**WHAT YOU NEED TO DO**
Your answer should hold only the lines from the start of the data below through the line with "Akira Toriyama Daruma", copied exactly, with pictures left out.

[DATA RECORDS — start]

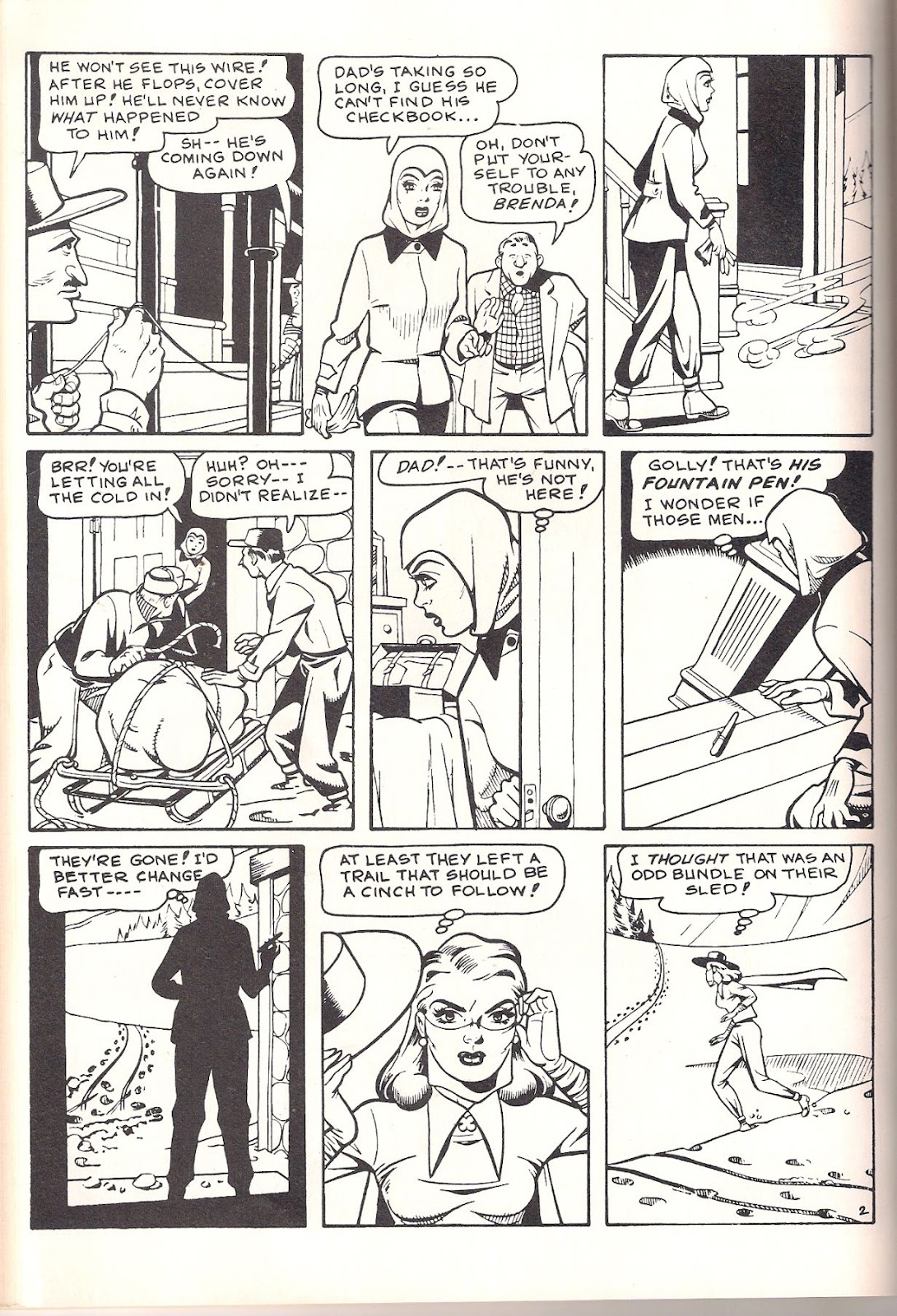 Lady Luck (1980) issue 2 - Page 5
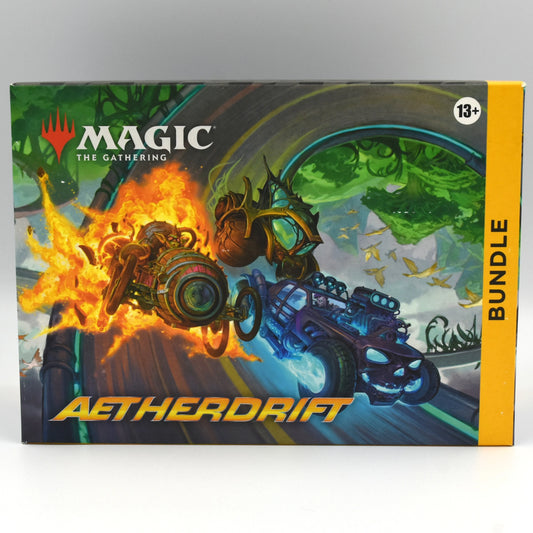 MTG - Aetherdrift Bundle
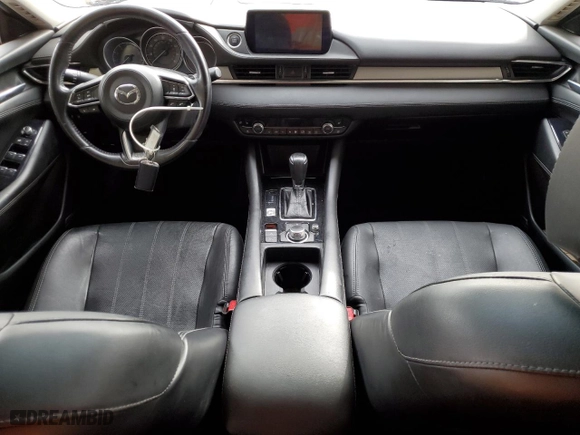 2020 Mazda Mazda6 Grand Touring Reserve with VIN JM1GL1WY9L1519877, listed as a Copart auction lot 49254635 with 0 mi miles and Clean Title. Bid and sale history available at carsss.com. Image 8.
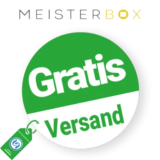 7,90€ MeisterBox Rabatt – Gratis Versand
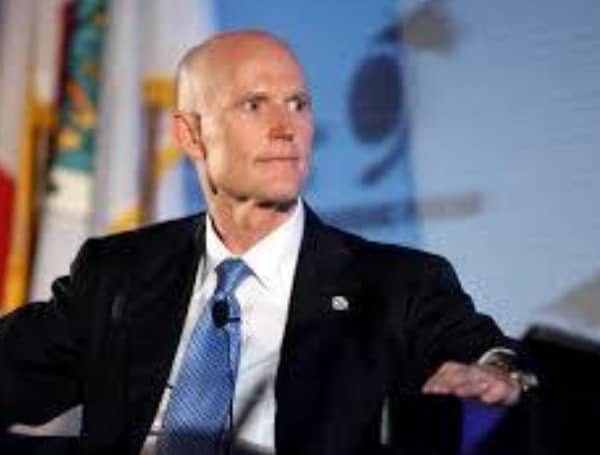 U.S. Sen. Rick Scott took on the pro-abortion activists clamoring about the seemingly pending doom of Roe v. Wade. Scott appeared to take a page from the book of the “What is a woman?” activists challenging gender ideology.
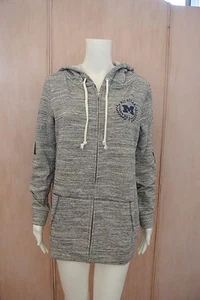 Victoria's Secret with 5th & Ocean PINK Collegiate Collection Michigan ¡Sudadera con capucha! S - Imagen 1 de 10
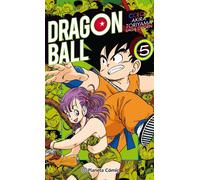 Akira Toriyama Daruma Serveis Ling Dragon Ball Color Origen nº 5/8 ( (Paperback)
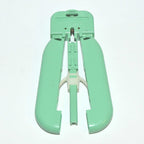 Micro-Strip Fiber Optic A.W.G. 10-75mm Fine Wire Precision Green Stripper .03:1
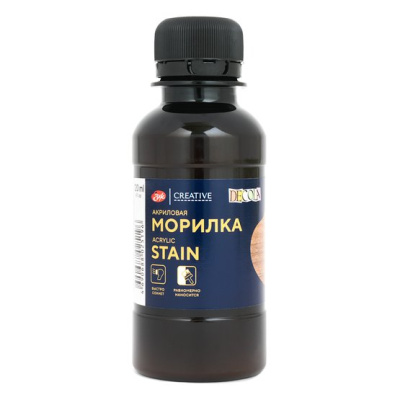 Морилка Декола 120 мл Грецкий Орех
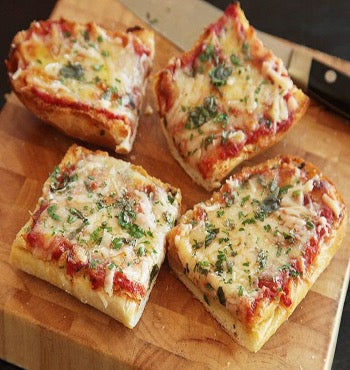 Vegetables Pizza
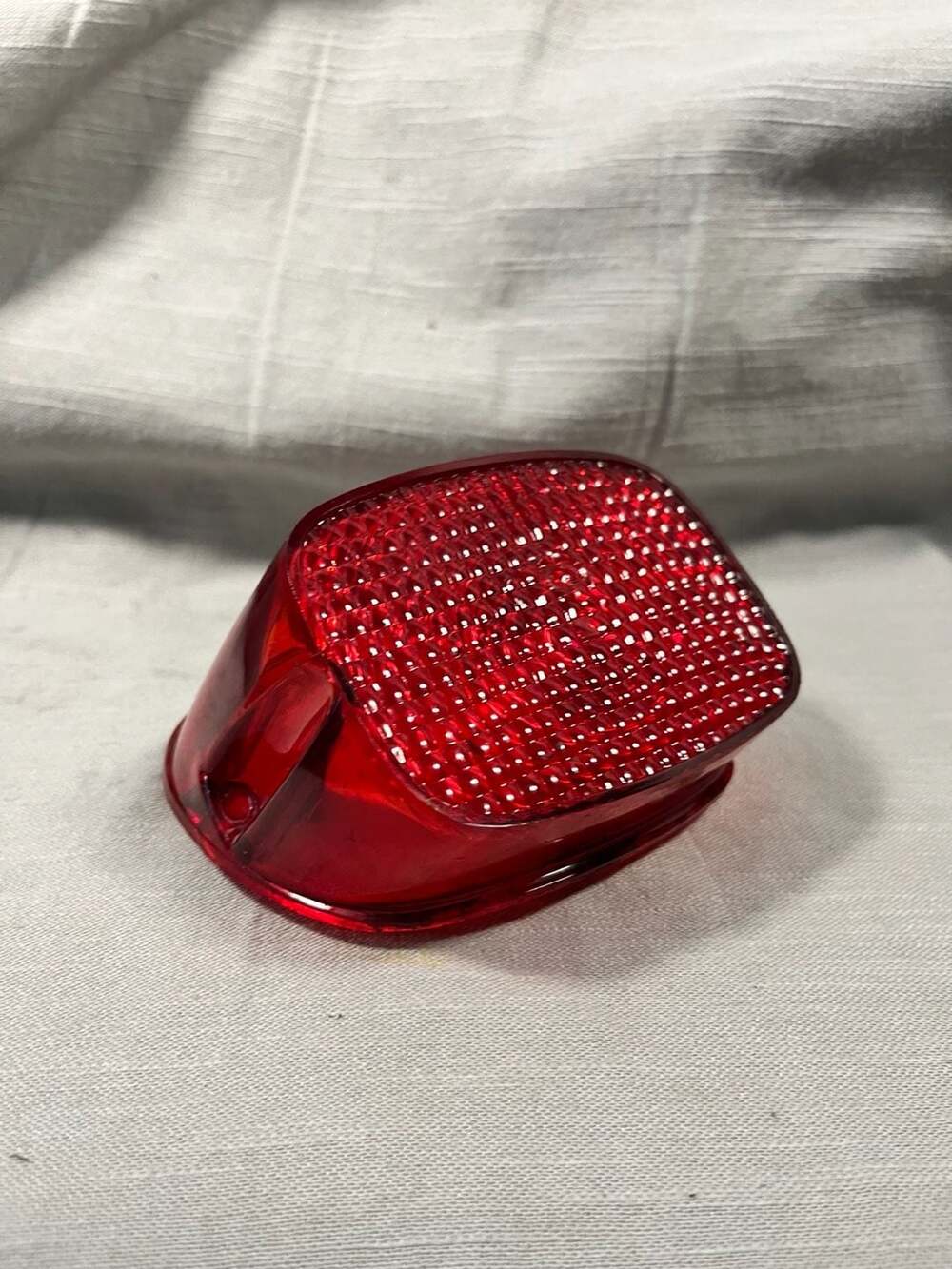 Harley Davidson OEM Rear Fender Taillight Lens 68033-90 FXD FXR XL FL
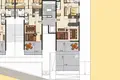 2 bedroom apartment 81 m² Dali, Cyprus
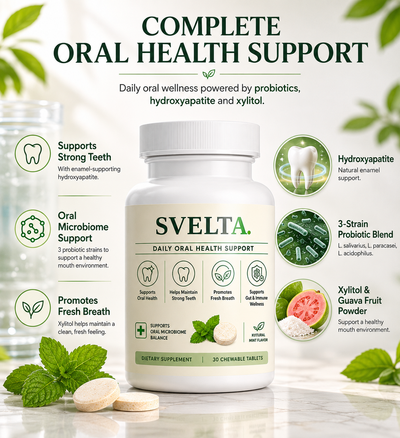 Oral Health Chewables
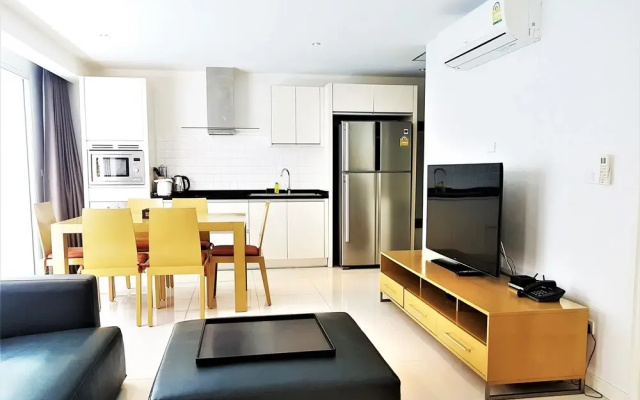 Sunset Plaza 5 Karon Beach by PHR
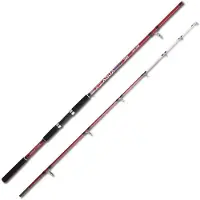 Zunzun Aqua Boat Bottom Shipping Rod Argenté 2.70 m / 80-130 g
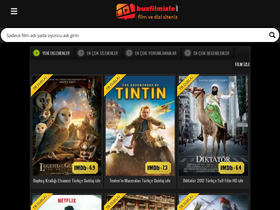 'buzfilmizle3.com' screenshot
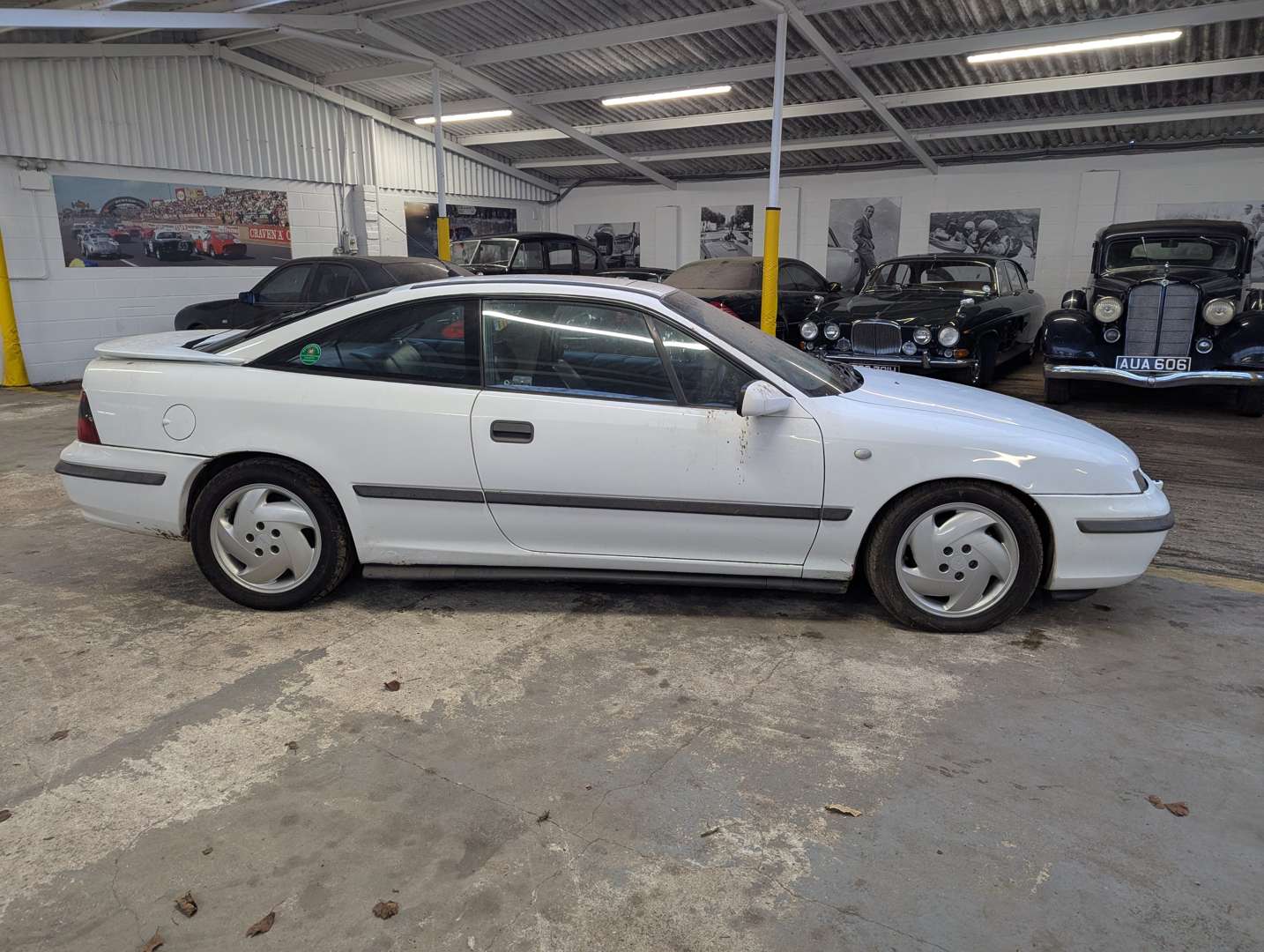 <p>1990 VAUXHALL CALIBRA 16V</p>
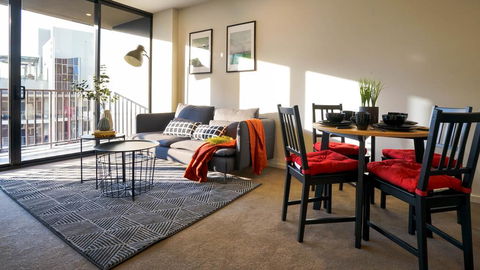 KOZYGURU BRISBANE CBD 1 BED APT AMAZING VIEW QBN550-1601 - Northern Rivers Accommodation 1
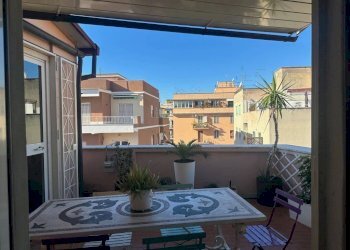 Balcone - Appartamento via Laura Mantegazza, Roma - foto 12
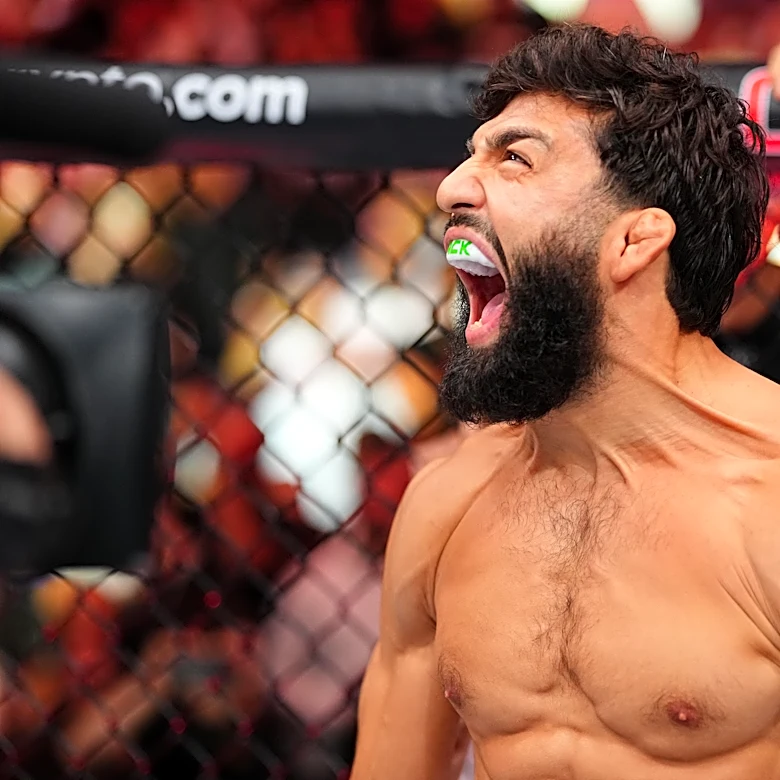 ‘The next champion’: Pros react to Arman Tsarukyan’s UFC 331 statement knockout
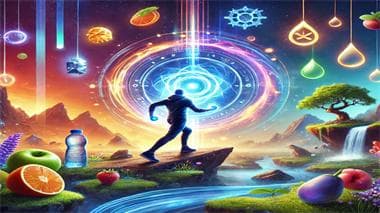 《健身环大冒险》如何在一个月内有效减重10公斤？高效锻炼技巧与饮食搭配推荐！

[DATA RECORDS — finish]

**ANSWER AREA**
 Lady Luck (1980) issue 2 - Page 5
 MTG - Aetherdrift Bundle
 2020 Mazda Mazda6 Grand Touring Reserve with VIN JM1GL1WY9L1519877, listed as a Copart auction lot 49254635 with 0 mi miles and Clean Title. Bid and sale history available at carsss.com. Image 8.
 7,90€ MeisterBox Rabatt – Gratis Versand
 U.S. Sen. Rick Scott took on the pro-abortion activists clamoring about the seemingly pending doom of Roe v. Wade. Scott appeared to take a page from the book of the “What is a woman?” activists challenging gender ideology.
 Victoria's Secret with 5th & Ocean PINK Collegiate Collection Michigan ¡Sudadera con capucha! S - Imagen 1 de 10
 Akira Toriyama Daruma Serveis Ling Dragon Ball Color Origen nº 5/8 ( (Paperback)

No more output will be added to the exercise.